Aussi, répond-elle parfaitement aux propos de Stuart  Hall : « les processus de formation de l’identité qui résistent aux frontières naturelles sont propres aux personnes qui (…) maintiennent des liens étroits avec leur  lieu d’origine et ses traditions (…) ces personnes conservent la culture, les traditions, la langue et l’histoire personnelle qui les ont marquées. La différence est que leur identité n’est et ne sera jamais unifiée dans le passé ancien du terme, car elle est irrévocablement le produit de plusieurs histoires et de plusieurs cultures interconnectées ». [1]

Tel est le cas des écrivains maghrébins de langue française qui tout en s’abreuvant des autres cultures, notamment de la culture française, sont restés attachés à leurs origines. Preuve en est, leurs productions littéraires abondent de références culturelles et identitaires propres à l’espace maghrébin.

L’identité culturelle telle que véhiculée  par ladite littérature est plurielle. Elle est composite et porte la trace d’une mosaïque culturelle composée de plusieurs éléments où l’autochtone et l’étranger se mêlent pour enfanter, en fin de compte, ce qui est appelé communément l’identité culturelle maghrébine, même si cette dénomination dérange  quelques esprits et consciences soucieux d’une ouverture limitée sur autrui et allergiques à toute forme de réconciliation avec soi et avec les autres.                                            

La question de l’identité culturelle en littérature est et restera donc à jamais posée. L’évidence est ainsi de dire qu’il n’existe pas d’œuvres littéraires sans références  culturelles et identitaires. La littérature maghrébine d’expression française se présente, dans ce cas, comme le modèle le plus illustratif confirmant le rapport étroit entre littérature, culture et identité.

Pour ce, la  compréhension de cette littérature n’est  possible que si elle n’est pas accompagnée, d’une part, d’une reconnaissance de la spécificité de cette littérature dont : « [les] contenus ne sont pas neutres, [car] ils s’inscrivent dans un contexte marqué par un temps historique, sociologique et politique ainsi que par un lieu » [2] ; et d’autre part, d’une reconnaissance de la spécificité du texte littéraire qui peut se prêter à des lectures multiples dont fait partie la lecture culturelle. C’est ce qui est confirmé, du moins implicitement, par M. Picard  qui considère que : « le texte littéraire véhicule des images dont la reconnaissance, à travers un triple mouvement de sublimation, de projection et d’identification, confère au lecteur une identité ».[3] en l’occurrence et en ce qui nous concerne, c’est l’identité culturelle qui nous interpelle.

Une identité culturelle qui, ne s’étant pas développée isolément, n’a cessé et ne cesse d’être tout au long de son histoire à l’écoute des autres cultures. D’où l’idée qui stipule que l’isolement total de la culture n’existe pas. En effet, son mouvement  s’inscrit dans celui des cultures avoisinantes avec lesquelles elle a eu des contacts directs ou indirects.  Dans ce contexte, le contact avec la culture française n’est pas à démontrer. L’interculturalité est de fait une des caractéristiques majeures de la littérature maghrébine de langue française.

Reconnaître la dimension culturelle  de la littérature maghrébine de langue française, c’est admettre que les écrivains maghrébins de ladite littérature étaient incapables de se démarquer de leur langue d’origine porteuse de valeurs culturelles et identitaires.  Cette langue d’origine est, pour eux, un arrière-fond, un réservoir du dire affectif et poétique qui peut s’exprimer dans une autre langue, une langue seconde ; en l’occurrence la langue française.

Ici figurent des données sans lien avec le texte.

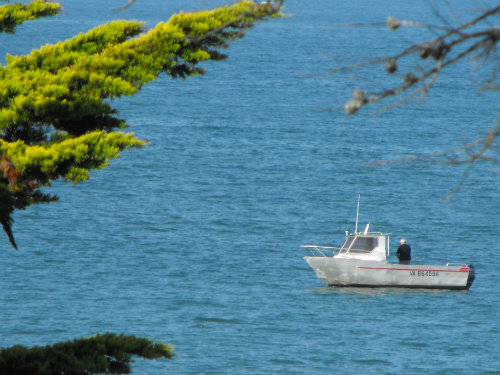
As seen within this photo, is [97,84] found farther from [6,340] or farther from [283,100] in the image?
[283,100]

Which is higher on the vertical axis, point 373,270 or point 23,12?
point 23,12

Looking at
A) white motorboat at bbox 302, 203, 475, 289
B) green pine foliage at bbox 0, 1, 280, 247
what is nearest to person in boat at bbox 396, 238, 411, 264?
white motorboat at bbox 302, 203, 475, 289

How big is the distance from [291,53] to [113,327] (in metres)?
105

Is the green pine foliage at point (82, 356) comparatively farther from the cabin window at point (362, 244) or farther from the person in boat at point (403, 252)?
the cabin window at point (362, 244)

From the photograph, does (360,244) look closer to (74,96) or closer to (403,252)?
(403,252)

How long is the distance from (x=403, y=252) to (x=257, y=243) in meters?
12.1

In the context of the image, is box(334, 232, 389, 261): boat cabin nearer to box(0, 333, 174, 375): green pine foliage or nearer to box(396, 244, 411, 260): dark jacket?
box(396, 244, 411, 260): dark jacket

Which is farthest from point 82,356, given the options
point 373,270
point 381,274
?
point 381,274

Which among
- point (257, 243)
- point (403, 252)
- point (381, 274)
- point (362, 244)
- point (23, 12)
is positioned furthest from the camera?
point (257, 243)

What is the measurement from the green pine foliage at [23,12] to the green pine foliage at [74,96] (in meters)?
1.36

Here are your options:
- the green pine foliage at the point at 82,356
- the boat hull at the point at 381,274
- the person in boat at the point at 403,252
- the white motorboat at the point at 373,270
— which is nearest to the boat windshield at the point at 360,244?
the white motorboat at the point at 373,270

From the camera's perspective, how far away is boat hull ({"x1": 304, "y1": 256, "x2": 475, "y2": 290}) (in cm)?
4656

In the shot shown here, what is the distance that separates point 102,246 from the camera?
177 ft

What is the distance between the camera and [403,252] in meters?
44.4
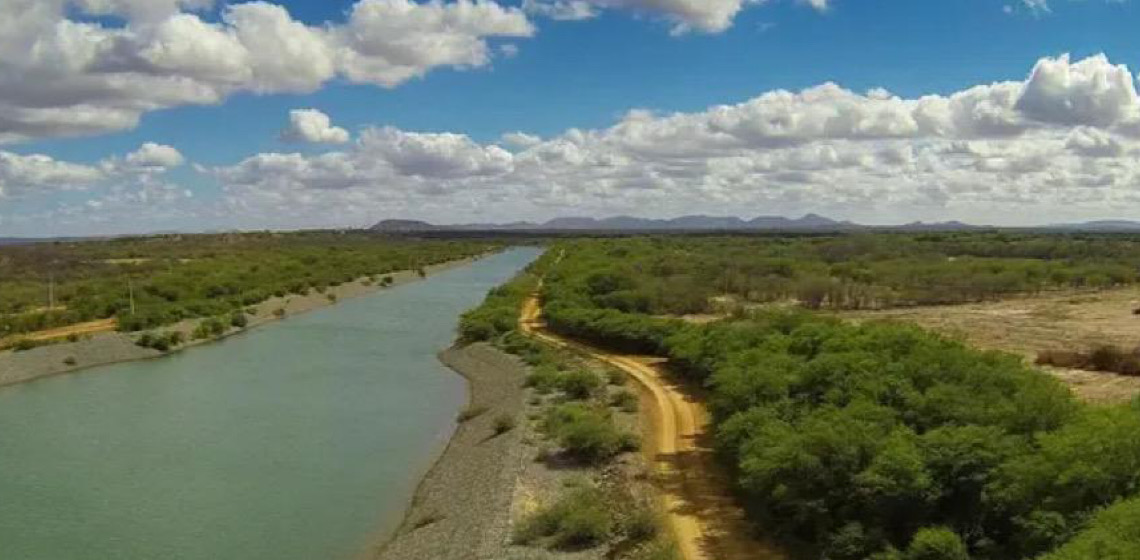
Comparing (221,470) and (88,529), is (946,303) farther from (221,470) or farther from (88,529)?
(88,529)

De là, surgit la notion de «l’intraréférentialité » qui fait que certaines œuvres littéraires sont, dès leur naissance, le lieu privilégié de l’utilisation, parfois abondante et frappante, de références internes à l’espace culturel et identitaire de l’auteur ou de l’œuvre. Il s’agit donc d’une forme de littérature qui favorise le processus de l’affirmation culturelle et identitaire. Sa compréhension ne peut se faire sans le recours au registre référentiel culturel qui constitue, pour ce genre d’œuvres, la clé permettant au lecteur de plonger dans les profondeurs les plus lointaines de l’œuvre pour en scruter le sens.

A ce titre, plusieurs questions  dont nous ne retiendrons que les plus essentielles, et auxquelles nous essayerons de  répondre par la suite, s’imposent dès lors  à notre esprit :

1- La littérature doit-elle être située au cœur de toute action culturelle et identitaire ?

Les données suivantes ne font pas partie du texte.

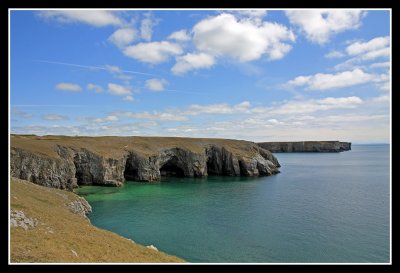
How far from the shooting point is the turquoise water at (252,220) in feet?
95.7

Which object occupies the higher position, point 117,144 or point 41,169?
point 117,144

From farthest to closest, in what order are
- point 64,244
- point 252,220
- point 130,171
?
point 130,171 → point 252,220 → point 64,244

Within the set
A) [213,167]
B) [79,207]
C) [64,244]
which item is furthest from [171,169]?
[64,244]

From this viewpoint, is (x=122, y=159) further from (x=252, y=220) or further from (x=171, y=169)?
(x=252, y=220)

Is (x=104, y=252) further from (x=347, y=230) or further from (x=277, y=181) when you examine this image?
(x=277, y=181)

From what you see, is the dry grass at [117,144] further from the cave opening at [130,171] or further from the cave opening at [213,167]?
the cave opening at [213,167]

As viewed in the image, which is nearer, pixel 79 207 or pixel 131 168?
pixel 79 207

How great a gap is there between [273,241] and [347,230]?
37.2ft

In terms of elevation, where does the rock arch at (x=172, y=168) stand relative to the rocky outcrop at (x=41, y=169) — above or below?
below

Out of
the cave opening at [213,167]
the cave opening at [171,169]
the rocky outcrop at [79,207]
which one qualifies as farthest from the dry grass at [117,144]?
the rocky outcrop at [79,207]

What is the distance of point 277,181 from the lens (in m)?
79.5

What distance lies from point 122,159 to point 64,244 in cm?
5455

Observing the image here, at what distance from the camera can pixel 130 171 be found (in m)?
78.4
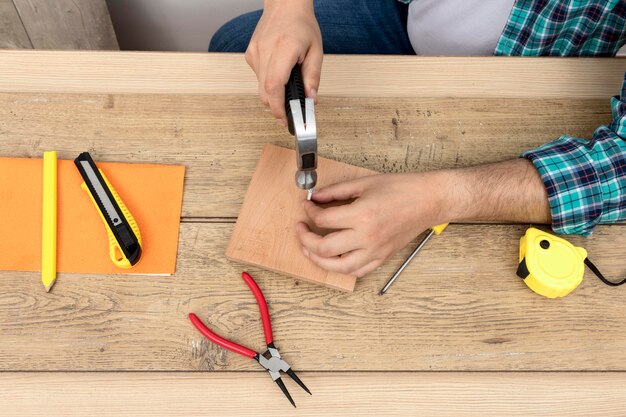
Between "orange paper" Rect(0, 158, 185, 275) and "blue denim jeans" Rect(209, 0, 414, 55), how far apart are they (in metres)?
0.42

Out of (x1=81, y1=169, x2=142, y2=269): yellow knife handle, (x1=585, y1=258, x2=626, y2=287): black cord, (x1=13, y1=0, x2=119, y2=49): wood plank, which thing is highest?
(x1=13, y1=0, x2=119, y2=49): wood plank

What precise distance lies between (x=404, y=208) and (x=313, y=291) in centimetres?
17

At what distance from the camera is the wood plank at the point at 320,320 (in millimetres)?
597

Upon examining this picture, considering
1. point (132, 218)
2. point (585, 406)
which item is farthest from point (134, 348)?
point (585, 406)

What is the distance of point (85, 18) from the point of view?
3.50 ft

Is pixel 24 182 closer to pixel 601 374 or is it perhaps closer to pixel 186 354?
pixel 186 354

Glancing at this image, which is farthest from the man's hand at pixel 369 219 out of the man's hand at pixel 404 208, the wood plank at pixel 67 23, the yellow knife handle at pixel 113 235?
the wood plank at pixel 67 23

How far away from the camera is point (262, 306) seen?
61 cm

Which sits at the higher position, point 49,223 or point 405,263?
point 49,223

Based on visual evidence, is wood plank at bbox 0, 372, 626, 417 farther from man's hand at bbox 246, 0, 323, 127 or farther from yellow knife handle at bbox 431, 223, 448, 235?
man's hand at bbox 246, 0, 323, 127

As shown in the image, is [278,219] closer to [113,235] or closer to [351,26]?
[113,235]

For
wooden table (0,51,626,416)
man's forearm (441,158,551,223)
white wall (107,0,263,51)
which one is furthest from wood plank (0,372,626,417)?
white wall (107,0,263,51)

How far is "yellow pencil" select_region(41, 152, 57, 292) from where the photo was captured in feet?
2.04

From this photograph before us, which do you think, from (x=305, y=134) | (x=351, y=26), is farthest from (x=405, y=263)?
(x=351, y=26)
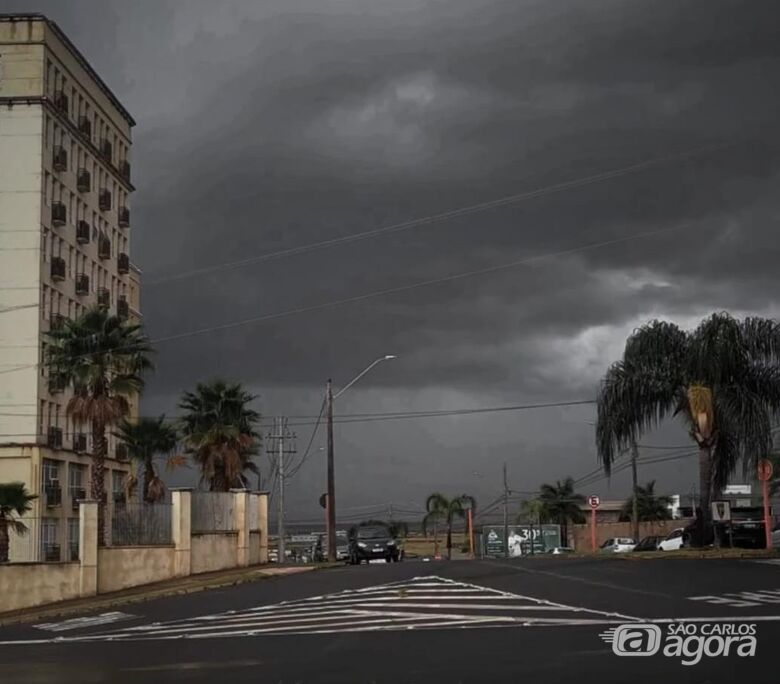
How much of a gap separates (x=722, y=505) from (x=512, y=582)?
13510 mm

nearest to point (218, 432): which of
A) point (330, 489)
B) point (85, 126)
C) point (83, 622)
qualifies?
point (330, 489)

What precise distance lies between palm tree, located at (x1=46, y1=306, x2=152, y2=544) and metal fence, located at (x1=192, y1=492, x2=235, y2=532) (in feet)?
15.4

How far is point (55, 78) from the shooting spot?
194 feet

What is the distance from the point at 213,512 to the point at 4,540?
10.7 metres

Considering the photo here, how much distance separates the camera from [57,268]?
5888cm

2- Peut-on, dans le cas de la littérature maghrébine de langue française, séparer la dimension culturelle autochtone, c'est-à-dire celle qui renvoie à l’espace culturel maghrébin de la culture étrangère véhiculée par la langue d’écriture, en l’occurrence la langue française ?

3- Jusqu’à quel point peut-on considérer la littérature comme l’expression d’une réalité culturelle et identitaire ?

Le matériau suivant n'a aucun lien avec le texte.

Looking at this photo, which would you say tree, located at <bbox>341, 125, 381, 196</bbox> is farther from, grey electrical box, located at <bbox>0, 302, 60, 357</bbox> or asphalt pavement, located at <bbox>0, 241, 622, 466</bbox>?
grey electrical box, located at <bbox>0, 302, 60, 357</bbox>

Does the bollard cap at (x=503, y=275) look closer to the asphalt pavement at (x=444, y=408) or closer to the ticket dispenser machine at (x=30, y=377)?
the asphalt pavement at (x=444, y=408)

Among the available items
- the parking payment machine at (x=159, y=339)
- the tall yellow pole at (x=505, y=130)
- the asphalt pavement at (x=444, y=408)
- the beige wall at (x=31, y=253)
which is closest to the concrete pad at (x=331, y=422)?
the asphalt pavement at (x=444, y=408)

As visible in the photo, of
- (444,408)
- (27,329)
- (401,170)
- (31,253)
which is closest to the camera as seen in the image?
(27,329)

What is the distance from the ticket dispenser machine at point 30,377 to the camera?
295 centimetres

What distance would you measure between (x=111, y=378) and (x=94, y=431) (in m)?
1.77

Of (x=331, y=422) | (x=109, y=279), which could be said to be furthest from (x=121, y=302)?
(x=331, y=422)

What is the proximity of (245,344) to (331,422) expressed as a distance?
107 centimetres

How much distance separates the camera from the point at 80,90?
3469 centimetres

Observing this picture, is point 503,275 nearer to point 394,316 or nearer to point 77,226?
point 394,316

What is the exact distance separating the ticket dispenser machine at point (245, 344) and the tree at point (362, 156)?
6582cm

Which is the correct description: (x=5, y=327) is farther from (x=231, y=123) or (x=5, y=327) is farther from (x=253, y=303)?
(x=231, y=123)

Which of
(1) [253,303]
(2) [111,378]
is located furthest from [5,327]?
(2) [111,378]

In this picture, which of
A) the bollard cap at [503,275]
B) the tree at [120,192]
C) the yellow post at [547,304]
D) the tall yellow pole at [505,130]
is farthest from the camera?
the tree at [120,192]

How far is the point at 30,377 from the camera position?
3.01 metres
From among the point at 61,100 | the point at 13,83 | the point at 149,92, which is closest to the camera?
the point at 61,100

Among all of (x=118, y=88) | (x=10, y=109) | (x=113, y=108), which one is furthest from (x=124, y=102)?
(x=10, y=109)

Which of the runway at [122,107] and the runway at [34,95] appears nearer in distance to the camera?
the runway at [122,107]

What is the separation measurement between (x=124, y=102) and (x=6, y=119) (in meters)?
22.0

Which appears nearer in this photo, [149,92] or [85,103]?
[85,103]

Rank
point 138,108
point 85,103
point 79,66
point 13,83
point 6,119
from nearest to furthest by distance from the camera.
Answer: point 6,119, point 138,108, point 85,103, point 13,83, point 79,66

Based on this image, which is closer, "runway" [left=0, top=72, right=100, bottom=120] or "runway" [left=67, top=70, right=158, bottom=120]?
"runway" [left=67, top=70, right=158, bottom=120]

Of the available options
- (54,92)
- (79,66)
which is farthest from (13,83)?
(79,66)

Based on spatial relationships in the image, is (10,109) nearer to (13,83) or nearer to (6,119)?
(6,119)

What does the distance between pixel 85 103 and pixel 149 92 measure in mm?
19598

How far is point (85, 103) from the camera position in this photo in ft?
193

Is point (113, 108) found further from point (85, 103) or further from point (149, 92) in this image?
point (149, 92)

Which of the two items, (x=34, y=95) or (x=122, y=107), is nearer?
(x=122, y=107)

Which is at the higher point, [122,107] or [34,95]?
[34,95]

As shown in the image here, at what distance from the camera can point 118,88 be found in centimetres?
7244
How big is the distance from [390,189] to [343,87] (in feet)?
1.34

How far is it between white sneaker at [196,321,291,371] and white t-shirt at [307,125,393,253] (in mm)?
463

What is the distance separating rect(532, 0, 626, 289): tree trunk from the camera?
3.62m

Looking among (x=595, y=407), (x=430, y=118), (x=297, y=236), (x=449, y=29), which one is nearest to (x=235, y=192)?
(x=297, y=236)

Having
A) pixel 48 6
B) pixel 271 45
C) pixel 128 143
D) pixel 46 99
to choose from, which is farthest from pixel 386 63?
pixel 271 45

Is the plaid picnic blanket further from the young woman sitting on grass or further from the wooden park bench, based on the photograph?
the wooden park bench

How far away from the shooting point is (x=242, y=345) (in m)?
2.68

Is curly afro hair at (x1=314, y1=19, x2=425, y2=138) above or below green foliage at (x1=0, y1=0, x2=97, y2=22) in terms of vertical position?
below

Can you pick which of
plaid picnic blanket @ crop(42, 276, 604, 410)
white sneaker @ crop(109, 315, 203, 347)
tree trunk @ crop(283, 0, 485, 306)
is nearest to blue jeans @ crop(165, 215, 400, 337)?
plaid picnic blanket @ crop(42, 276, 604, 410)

4- Faut-il croire à l’autonomie du fait culturel ?

5- Dans quelle mesure la littérature maghrébine de langue française se prête- t-elle à une lecture interculturelle ?

Répondre à ces questions, c’est confirmer, d’une part l’étroite relation entre la littérature, la culture et l’identité, et d’autre part le rapport entre la littérature et le fait national. Cette double confirmation nous autorise théoriquement à dire que la notion d’identité culturelle est, dans la majorité des cas, inséparable  de celle de littérature. Aucun auteur et aucune littérature n’échappent à l’influence de la culture qu’ils reflètent consciemment ou inconsciemment.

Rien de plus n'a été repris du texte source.